[start of PROVIDED INFORMATION]

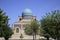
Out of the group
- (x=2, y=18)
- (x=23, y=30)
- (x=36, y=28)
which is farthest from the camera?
(x=23, y=30)

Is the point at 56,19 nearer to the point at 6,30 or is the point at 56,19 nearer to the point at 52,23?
the point at 52,23

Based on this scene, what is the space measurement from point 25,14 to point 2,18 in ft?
165

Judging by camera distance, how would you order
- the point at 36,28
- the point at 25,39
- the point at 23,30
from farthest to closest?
the point at 23,30
the point at 25,39
the point at 36,28

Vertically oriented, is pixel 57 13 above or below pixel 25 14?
below

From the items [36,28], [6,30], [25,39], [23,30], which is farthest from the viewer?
[23,30]

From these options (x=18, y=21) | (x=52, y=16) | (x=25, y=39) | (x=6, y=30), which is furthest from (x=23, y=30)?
(x=52, y=16)

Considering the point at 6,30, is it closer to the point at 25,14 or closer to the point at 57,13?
the point at 57,13

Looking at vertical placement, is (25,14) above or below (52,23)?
above

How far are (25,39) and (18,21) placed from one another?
73.7ft

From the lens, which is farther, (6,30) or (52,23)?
(6,30)

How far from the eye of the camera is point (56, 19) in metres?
40.2

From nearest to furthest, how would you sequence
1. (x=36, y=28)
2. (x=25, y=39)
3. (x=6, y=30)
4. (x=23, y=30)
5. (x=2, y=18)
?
(x=2, y=18) < (x=6, y=30) < (x=36, y=28) < (x=25, y=39) < (x=23, y=30)

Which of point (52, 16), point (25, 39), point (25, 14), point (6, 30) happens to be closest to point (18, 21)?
point (25, 14)

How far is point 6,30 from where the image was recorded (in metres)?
55.6
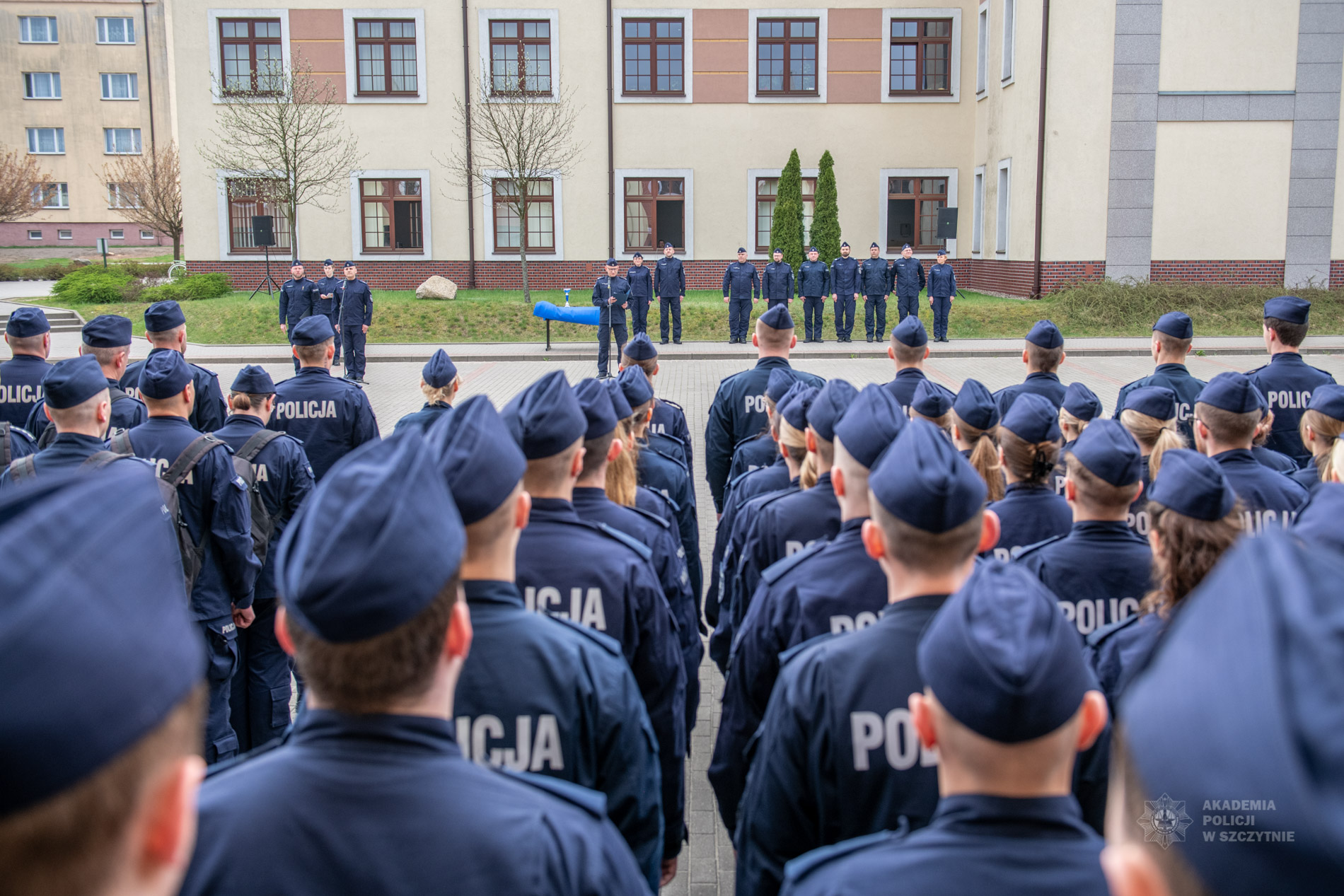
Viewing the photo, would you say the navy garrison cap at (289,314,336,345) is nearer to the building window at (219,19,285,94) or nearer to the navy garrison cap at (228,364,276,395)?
the navy garrison cap at (228,364,276,395)

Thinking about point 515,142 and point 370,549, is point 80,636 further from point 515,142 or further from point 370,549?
point 515,142

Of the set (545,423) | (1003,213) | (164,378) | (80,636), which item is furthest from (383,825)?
(1003,213)

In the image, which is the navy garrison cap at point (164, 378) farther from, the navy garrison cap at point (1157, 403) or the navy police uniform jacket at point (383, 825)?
the navy garrison cap at point (1157, 403)

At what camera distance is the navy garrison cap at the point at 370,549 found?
180 cm

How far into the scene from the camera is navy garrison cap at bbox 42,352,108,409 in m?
4.89

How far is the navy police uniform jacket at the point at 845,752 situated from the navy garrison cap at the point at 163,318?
6.50 m

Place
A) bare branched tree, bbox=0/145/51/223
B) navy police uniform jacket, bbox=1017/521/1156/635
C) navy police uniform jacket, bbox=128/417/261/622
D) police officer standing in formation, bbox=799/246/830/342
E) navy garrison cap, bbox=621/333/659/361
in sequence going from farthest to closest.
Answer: bare branched tree, bbox=0/145/51/223 < police officer standing in formation, bbox=799/246/830/342 < navy garrison cap, bbox=621/333/659/361 < navy police uniform jacket, bbox=128/417/261/622 < navy police uniform jacket, bbox=1017/521/1156/635

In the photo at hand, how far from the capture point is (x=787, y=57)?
107 ft

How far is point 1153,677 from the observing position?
3.59ft

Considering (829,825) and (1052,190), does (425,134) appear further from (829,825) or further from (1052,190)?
(829,825)

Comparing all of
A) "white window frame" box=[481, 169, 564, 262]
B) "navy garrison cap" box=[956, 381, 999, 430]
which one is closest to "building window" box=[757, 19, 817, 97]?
"white window frame" box=[481, 169, 564, 262]

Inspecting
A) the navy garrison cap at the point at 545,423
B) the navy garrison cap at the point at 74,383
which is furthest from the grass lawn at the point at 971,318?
the navy garrison cap at the point at 545,423

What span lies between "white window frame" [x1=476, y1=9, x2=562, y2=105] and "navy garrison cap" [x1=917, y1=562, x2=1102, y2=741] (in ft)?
105

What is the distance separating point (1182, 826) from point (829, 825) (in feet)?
5.51
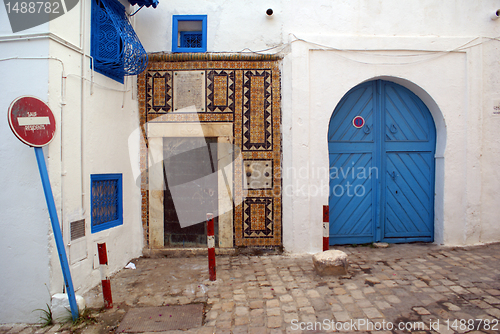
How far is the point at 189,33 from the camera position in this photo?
493 cm

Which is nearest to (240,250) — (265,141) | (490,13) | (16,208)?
(265,141)

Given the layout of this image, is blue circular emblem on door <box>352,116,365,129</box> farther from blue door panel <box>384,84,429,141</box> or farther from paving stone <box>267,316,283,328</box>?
paving stone <box>267,316,283,328</box>

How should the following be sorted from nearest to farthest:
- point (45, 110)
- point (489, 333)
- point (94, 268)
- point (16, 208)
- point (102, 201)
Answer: point (489, 333) < point (45, 110) < point (16, 208) < point (94, 268) < point (102, 201)

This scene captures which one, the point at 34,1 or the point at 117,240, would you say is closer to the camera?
the point at 34,1

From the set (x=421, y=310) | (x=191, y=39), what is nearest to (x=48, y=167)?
(x=191, y=39)

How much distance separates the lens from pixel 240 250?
15.7 ft

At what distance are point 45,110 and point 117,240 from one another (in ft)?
7.37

[end of PROVIDED INFORMATION]

PROBLEM DESCRIPTION
Write out the entries again, exactly as given, skipping any images.

RESPONSE
Out of the group
- (x=2, y=18)
- (x=23, y=30)
- (x=36, y=28)
which is farthest from the camera?
(x=23, y=30)

Is the point at 56,19 nearer to the point at 6,30 or is the point at 56,19 nearer to the point at 52,23?
the point at 52,23

Based on this scene, what is the space measurement from point 25,14 to point 2,18 in ft?
165

Judging by camera distance, how would you order
- the point at 36,28
- the point at 25,39
- the point at 23,30
from farthest to closest?
the point at 23,30
the point at 25,39
the point at 36,28

Vertically oriented, is pixel 57 13 above or below pixel 25 14?
below

From the items [36,28], [6,30], [25,39], [23,30], which is farthest from the viewer?
[23,30]

From these options (x=18, y=21) | (x=52, y=16) | (x=25, y=39) | (x=6, y=30), which is furthest from (x=23, y=30)?
(x=52, y=16)

Considering the point at 6,30, is it closer to the point at 25,14 or closer to the point at 57,13?
the point at 57,13

Looking at vertical placement, is (25,14) above or below (52,23)?
above

How far are (25,39) and (18,21) placed from one another?
73.7ft

From the lens, which is farther, (6,30) or (52,23)?
(6,30)

How far from the eye of the camera is point (56, 19) in metres?
40.2

From nearest to furthest, how would you sequence
1. (x=36, y=28)
2. (x=25, y=39)
3. (x=6, y=30)
4. (x=23, y=30)
5. (x=2, y=18)
?
(x=2, y=18) < (x=6, y=30) < (x=36, y=28) < (x=25, y=39) < (x=23, y=30)

Which of point (52, 16), point (25, 39), point (25, 14), point (6, 30) happens to be closest to point (18, 21)?
point (25, 14)

How far is point 6,30 from where the image was recorded (in metres)?
55.6
Viewing the photo, would you say the navy garrison cap at (289,314,336,345) is nearer to the building window at (219,19,285,94) or nearer to the navy garrison cap at (228,364,276,395)?
the navy garrison cap at (228,364,276,395)

Thinking about point 515,142 and point 370,549, is point 80,636 further from point 515,142 or further from point 370,549?
point 515,142

Of the set (545,423) | (1003,213) | (164,378) | (80,636), which item is furthest from (383,825)?
(1003,213)

In the image, which is the navy garrison cap at point (164, 378) farther from, the navy garrison cap at point (1157, 403) or the navy police uniform jacket at point (383, 825)?
the navy garrison cap at point (1157, 403)

At what camera distance is the navy garrison cap at the point at 370,549 found?
180 cm

How far into the scene from the camera is navy garrison cap at bbox 42,352,108,409 in m?
4.89

How far is the navy police uniform jacket at the point at 845,752 situated from the navy garrison cap at the point at 163,318?
6.50 m

Place
A) bare branched tree, bbox=0/145/51/223
B) navy police uniform jacket, bbox=1017/521/1156/635
C) navy police uniform jacket, bbox=128/417/261/622
D) police officer standing in formation, bbox=799/246/830/342
E) navy garrison cap, bbox=621/333/659/361
in sequence going from farthest to closest.
Answer: bare branched tree, bbox=0/145/51/223 < police officer standing in formation, bbox=799/246/830/342 < navy garrison cap, bbox=621/333/659/361 < navy police uniform jacket, bbox=128/417/261/622 < navy police uniform jacket, bbox=1017/521/1156/635

In the photo at hand, how far from the capture point is (x=787, y=57)?
107 ft

How far is point 1153,677 from the observing position?
3.59ft

Considering (829,825) and (1052,190), does (425,134) appear further from (829,825) or further from (1052,190)?
(829,825)

Comparing all of
A) "white window frame" box=[481, 169, 564, 262]
B) "navy garrison cap" box=[956, 381, 999, 430]
which one is closest to "building window" box=[757, 19, 817, 97]?
"white window frame" box=[481, 169, 564, 262]

Inspecting
A) the navy garrison cap at the point at 545,423
B) the navy garrison cap at the point at 74,383
which is furthest from the grass lawn at the point at 971,318?
the navy garrison cap at the point at 545,423

What span lies between "white window frame" [x1=476, y1=9, x2=562, y2=105] and "navy garrison cap" [x1=917, y1=562, x2=1102, y2=741] (in ft)?
105

What is the distance separating point (1182, 826) from point (829, 825) (in feet)?
5.51
How far is the point at 189,33 from the camera position in this photo?
493 cm

Which is nearest to (240,250) — (265,141) | (490,13) | (16,208)?
(265,141)

Given the layout of this image, is blue circular emblem on door <box>352,116,365,129</box> farther from blue door panel <box>384,84,429,141</box> or farther from paving stone <box>267,316,283,328</box>?
paving stone <box>267,316,283,328</box>

How should the following be sorted from nearest to farthest:
- point (45, 110)
- point (489, 333)
- point (94, 268)
- point (16, 208)
- point (102, 201)
Answer: point (489, 333) < point (45, 110) < point (16, 208) < point (94, 268) < point (102, 201)

This scene captures which one, the point at 34,1 or the point at 117,240, would you say is closer to the camera?
the point at 34,1

From the set (x=421, y=310) | (x=191, y=39), what is nearest to (x=48, y=167)?
(x=191, y=39)

How much distance separates the lens from pixel 240 250?
15.7 ft

At what distance are point 45,110 and point 117,240 from one another (in ft)?
7.37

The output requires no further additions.